- As mentioned before, the upward trend for the USD/JPY pair will remain intact.
- For several consecutive trading sessions, the pair has been moving within tight ranges amid an upward bias, confirming that the pair may be poised for a strong move in either direction.
- Especially, after the release of the preferred US inflation reading by the Federal Reserve this week.
- Prior to that, holidays will continue to impact liquidity and market performance.
Overall, according to economic calendar data, USD/JPY could take cues from medium-to-high US data, including the core PCE inflation index due later in the week. Note that this is the Fed's favourite inflation measure, so the outcome is likely to impact policy expectations. Accordingly, strong inflation figures could continue to support expectations of "higher for longer" interest rates, which could mean a higher USD price. On the other hand, a downside surprise could revive talk of earlier rate cuts in May or June, which could lead to sharp selling of the US currency. Analysts expect a 0.3% increase to follow the previous 0.4% increase, reflecting continued but slower price pressures for the US economy in February.
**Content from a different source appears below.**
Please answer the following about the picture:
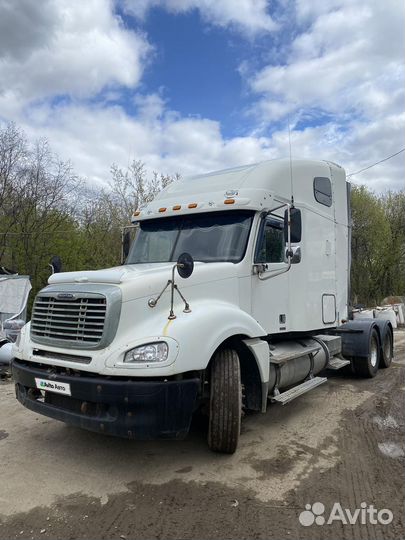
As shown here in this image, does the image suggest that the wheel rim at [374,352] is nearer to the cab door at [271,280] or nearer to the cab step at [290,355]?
the cab step at [290,355]

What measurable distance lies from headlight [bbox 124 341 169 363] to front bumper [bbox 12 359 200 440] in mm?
178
Will the USD continue to gain in the coming days?
The continued strength of the US dollar will ensure that one of the world's leading forecasters remains at the top of the pack with his contrarian prediction that the US dollar will outperform in 2024. The dollar is the best performing G10 currency in 2024 and could maintain that strength, according to Valentin Marinov, FX analyst at Credit Agricole. He said: "The USD is still on track to outperform all its G10 foreign exchange peers in Q2 2024, in a major blow to the consensus (but not our) bearish USD 2024 view."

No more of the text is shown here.